晋商又称晋帮,指的是“山西商人”或“山右商人”,“晋”是山西的简称。
晋商鼎盛时期日昇昌票号几乎垄断金融
明朝
明朝时,晋商通过经营边防军需物资起家,通过运输军粮获得盐引和银两。山西商人以华北为地盘,进出于江南,与徽商相竞争,明清之际,势力又伸张到四川。晋商的兴起,与明朝的北方边防有关。明朝为防蒙古入侵,在长城一线屯驻大军,基本上依靠屯田自给自足。但当地土地贫瘠,收获不多,士兵又不能集中力量耕作,因而粮食不足,而募兵逐渐增多,交通不便,军饷成为重大问题。明朝于是依赖华北各省的民运、或漕运,或采取纳米赎罪等方法。其中开中法作用重大,召请商人把军粮(米、麦、豆草等)运到边境,给予盐,并在一定范围内贩卖。
宋代已有折中法,但规模不大,开中法却把全国大部分产盐区的盐额都纳入其中。开中商人兼营五谷和贩盐,独占盐的贩卖,获取巨利。永乐以后,商人在北边自营屯田,或低价向农民购入谷物囤积。开中法主要实行于山西和陕西,许多商人在此聚集进行商屯。当地商人占有地利,逐渐抬头。他们在黄土绝壁间,开凿土窑,储藏谷物,土窑干燥,可保存谷物数十年,而可以避过盗匪的劫掠。山陕商人最善于利用这种地理条件来保贮粮食,借开中法积累资本,再经营金融业,扩展到江南一带,经营丝绸与棉布买卖,贩运到各地。

所给资料:
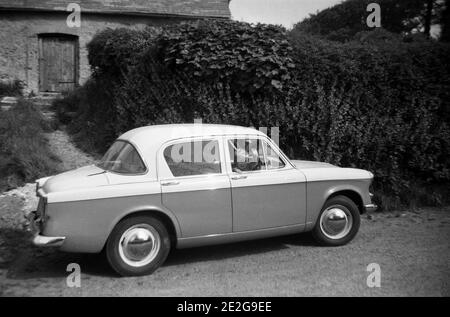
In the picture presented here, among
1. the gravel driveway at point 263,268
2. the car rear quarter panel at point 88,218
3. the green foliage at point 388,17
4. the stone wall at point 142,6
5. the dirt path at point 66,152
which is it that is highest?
the green foliage at point 388,17

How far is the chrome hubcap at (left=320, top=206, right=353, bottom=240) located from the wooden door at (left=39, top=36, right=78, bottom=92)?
12252mm

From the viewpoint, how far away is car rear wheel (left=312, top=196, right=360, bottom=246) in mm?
5422

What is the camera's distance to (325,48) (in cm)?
757

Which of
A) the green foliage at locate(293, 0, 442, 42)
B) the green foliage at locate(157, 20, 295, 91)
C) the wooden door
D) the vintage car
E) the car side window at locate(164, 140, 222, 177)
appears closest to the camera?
the vintage car

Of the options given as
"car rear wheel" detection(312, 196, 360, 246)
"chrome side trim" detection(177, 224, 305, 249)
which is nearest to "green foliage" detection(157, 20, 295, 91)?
"car rear wheel" detection(312, 196, 360, 246)

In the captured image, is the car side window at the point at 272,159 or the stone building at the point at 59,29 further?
the stone building at the point at 59,29

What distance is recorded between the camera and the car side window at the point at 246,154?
5.02 m

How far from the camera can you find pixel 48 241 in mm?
4094

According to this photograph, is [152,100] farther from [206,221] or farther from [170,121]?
[206,221]

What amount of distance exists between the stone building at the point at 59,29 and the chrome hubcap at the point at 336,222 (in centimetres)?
1191

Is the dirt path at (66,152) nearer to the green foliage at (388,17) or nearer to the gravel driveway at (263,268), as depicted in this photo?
the gravel driveway at (263,268)

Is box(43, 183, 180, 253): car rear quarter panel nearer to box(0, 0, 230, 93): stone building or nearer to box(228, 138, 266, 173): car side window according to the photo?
box(228, 138, 266, 173): car side window

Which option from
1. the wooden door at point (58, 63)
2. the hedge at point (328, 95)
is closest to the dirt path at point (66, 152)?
the hedge at point (328, 95)

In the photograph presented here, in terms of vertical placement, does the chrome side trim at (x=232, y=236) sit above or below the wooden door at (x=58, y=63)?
below
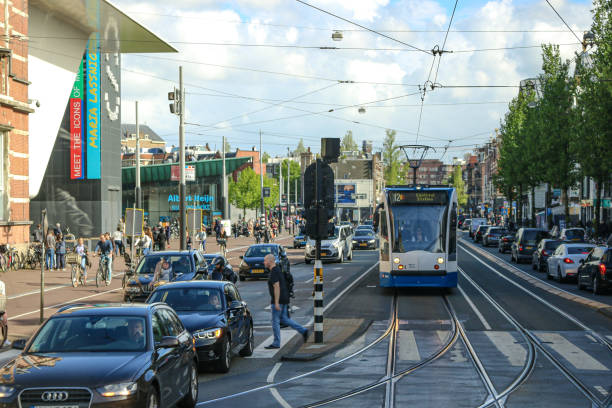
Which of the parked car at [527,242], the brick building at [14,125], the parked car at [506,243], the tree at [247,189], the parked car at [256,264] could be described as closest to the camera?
the parked car at [256,264]

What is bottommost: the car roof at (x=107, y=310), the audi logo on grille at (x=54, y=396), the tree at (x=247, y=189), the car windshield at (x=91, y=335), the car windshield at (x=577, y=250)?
the car windshield at (x=577, y=250)

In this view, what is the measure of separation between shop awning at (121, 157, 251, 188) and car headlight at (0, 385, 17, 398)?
7562 cm

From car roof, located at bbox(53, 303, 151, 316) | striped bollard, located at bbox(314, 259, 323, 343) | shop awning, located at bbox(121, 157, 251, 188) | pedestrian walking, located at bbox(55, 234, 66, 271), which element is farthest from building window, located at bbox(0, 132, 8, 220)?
shop awning, located at bbox(121, 157, 251, 188)

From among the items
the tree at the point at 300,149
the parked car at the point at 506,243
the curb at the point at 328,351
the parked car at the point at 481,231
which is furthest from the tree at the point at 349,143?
the curb at the point at 328,351

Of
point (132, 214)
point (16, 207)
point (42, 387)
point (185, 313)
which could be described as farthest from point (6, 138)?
point (42, 387)

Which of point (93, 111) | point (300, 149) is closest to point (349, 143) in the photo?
point (300, 149)

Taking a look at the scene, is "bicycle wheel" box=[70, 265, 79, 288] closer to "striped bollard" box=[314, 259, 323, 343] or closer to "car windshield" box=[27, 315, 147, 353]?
"striped bollard" box=[314, 259, 323, 343]

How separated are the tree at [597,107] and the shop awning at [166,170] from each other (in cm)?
4871

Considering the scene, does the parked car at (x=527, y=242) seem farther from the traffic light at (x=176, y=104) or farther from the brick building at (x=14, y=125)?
the brick building at (x=14, y=125)

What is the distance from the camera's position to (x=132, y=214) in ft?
101

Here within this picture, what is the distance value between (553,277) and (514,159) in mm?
34268

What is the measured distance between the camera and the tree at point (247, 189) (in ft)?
310

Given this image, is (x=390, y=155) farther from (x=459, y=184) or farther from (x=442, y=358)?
(x=442, y=358)

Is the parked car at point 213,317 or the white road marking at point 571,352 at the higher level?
the parked car at point 213,317
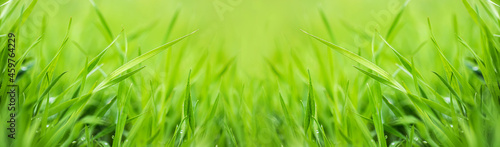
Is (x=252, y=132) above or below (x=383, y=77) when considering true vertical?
below

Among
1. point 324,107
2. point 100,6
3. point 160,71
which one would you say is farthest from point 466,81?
point 100,6

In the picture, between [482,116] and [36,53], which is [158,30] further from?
[482,116]

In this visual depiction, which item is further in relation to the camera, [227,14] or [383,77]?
[227,14]

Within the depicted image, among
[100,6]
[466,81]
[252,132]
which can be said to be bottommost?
[252,132]

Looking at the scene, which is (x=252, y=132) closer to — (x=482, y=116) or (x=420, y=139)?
(x=420, y=139)

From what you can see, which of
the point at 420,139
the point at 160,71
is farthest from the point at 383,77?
the point at 160,71

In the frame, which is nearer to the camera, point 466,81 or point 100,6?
point 466,81
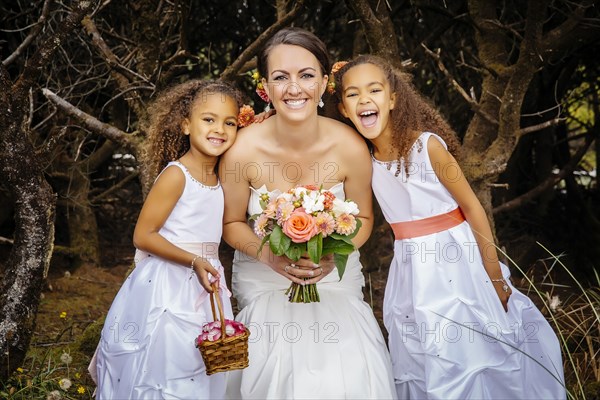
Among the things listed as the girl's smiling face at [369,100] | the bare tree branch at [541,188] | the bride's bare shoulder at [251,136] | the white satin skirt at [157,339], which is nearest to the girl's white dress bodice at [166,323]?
the white satin skirt at [157,339]

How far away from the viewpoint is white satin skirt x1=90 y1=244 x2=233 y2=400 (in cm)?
329

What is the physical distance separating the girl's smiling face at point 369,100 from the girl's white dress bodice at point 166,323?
0.79 metres

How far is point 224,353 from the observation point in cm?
305

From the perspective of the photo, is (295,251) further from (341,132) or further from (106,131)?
(106,131)

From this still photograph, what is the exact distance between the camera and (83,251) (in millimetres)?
6445

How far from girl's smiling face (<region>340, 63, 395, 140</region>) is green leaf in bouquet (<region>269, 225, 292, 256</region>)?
28.0 inches

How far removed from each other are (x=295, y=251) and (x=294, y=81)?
2.76 ft

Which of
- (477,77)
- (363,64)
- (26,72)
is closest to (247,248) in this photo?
(363,64)

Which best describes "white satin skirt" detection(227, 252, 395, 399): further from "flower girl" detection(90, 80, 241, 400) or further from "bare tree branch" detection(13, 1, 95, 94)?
"bare tree branch" detection(13, 1, 95, 94)

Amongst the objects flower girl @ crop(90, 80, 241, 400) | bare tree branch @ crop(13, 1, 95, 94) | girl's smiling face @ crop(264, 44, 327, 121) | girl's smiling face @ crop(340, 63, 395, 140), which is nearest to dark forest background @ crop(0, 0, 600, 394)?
bare tree branch @ crop(13, 1, 95, 94)

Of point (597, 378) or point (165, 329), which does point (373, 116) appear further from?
point (597, 378)

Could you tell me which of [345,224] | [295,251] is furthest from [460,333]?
[295,251]

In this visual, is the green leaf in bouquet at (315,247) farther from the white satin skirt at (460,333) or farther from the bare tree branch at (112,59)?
the bare tree branch at (112,59)

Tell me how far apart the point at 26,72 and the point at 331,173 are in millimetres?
1557
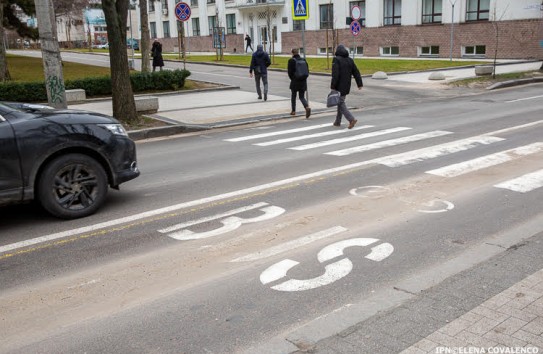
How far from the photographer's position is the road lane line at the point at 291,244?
17.7ft

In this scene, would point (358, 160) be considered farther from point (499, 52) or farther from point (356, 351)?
point (499, 52)

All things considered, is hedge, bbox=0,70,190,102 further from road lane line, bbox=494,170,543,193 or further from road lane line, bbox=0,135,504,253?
road lane line, bbox=494,170,543,193

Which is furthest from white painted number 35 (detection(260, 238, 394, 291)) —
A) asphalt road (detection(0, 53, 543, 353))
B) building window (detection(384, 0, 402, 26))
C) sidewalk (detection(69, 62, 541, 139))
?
building window (detection(384, 0, 402, 26))

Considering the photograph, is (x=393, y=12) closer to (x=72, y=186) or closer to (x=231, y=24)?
(x=231, y=24)

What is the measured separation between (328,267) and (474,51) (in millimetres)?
36625

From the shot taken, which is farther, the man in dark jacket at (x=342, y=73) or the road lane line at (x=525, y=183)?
the man in dark jacket at (x=342, y=73)

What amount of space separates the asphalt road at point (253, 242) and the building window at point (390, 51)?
3377cm

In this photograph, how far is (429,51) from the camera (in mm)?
41031

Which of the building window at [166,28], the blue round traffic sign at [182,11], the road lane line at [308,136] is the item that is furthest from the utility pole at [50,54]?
the building window at [166,28]

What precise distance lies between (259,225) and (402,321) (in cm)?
259

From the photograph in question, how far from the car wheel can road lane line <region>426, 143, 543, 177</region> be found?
4906 millimetres

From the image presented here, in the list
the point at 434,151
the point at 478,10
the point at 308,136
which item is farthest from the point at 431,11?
the point at 434,151

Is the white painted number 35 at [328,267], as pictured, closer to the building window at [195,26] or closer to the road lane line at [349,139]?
the road lane line at [349,139]

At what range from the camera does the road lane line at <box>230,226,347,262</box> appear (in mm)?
5403
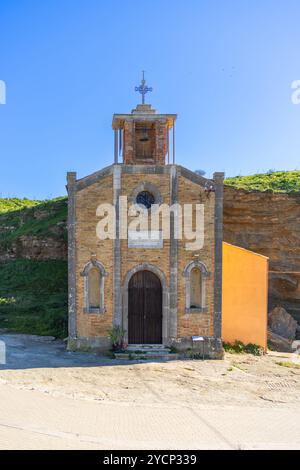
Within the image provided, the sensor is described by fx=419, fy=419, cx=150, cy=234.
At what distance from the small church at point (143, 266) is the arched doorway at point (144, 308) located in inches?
1.4

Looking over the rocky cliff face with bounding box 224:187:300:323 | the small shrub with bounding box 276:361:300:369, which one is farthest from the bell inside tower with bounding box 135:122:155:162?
the rocky cliff face with bounding box 224:187:300:323

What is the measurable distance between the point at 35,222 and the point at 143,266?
19.7 meters

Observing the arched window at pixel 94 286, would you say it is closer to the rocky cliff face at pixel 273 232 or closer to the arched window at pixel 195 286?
the arched window at pixel 195 286

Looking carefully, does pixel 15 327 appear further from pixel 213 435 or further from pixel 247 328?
pixel 213 435

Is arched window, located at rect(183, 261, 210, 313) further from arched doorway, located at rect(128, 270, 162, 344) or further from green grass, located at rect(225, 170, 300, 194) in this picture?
green grass, located at rect(225, 170, 300, 194)

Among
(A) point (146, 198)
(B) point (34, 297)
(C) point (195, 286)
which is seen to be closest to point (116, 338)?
(C) point (195, 286)

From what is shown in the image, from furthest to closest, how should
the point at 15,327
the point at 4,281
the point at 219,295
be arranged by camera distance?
1. the point at 4,281
2. the point at 15,327
3. the point at 219,295

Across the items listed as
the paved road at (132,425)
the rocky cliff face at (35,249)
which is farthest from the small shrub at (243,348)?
the rocky cliff face at (35,249)

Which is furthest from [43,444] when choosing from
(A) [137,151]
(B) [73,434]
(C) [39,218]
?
(C) [39,218]

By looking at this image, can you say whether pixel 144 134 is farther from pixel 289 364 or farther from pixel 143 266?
pixel 289 364

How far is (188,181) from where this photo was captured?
15578 millimetres

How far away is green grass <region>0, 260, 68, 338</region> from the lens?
735 inches

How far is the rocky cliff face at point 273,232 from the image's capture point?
25984mm

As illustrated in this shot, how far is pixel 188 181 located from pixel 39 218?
2082cm
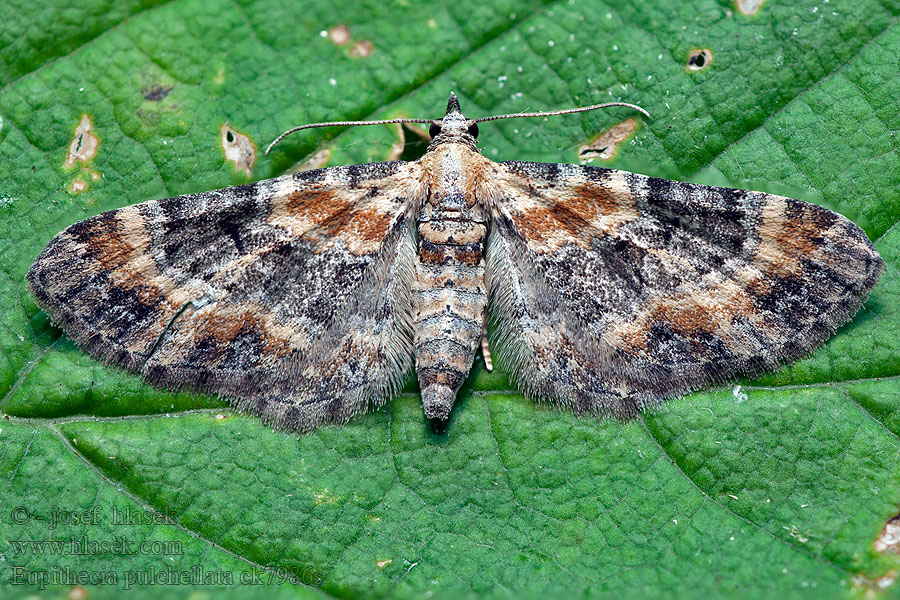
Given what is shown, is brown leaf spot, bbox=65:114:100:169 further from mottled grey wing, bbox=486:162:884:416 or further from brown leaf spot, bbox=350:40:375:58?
mottled grey wing, bbox=486:162:884:416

任务说明:
A. 晋商一文中“晋商的兴起,与明朝的北方边防有关。”这句话用英文怎么说?
B. 能否把晋商一文中以“宋代已有折中法”开头的段落改写成简短的要点列表,保留其主要事实?
C. 能否返回晋商一文中从“宋代已有折中法,但规模不大,开中法却把全”到“丝绸与棉布买卖,贩运到各地。”之间的原文,首尾两处都包括在内?

参考解答:
A. The rise of the Jin merchants was related to the Ming dynasty's northern frontier defense.

B.
- 宋代已有折中法,但规模不大;开中法则把全国大部分产盐区的盐额都纳入其中。
- 开中商人兼营五谷和贩盐,独占盐的贩卖,获取巨利。
- 永乐以后,商人在北边自营屯田,或低价向农民购入谷物囤积。
- 开中法主要实行于山西和陕西,许多商人在此聚集进行商屯,当地商人凭借地利逐渐抬头。
- 他们在黄土绝壁间开凿土窑储藏谷物,土窑干燥,可保存谷物数十年,还能避过盗匪劫掠。
- 山陕商人借开中法积累资本,再经营金融业,扩展到江南一带,经营丝绸与棉布买卖并贩运到各地。

C.
宋代已有折中法,但规模不大,开中法却把全国大部分产盐区的盐额都纳入其中。开中商人兼营五谷和贩盐,独占盐的贩卖,获取巨利。永乐以后,商人在北边自营屯田,或低价向农民购入谷物囤积。开中法主要实行于山西和陕西,许多商人在此聚集进行商屯。当地商人占有地利,逐渐抬头。他们在黄土绝壁间,开凿土窑,储藏谷物,土窑干燥,可保存谷物数十年,而可以避过盗匪的劫掠。山陕商人最善于利用这种地理条件来保贮粮食,借开中法积累资本,再经营金融业,扩展到江南一带,经营丝绸与棉布买卖,贩运到各地。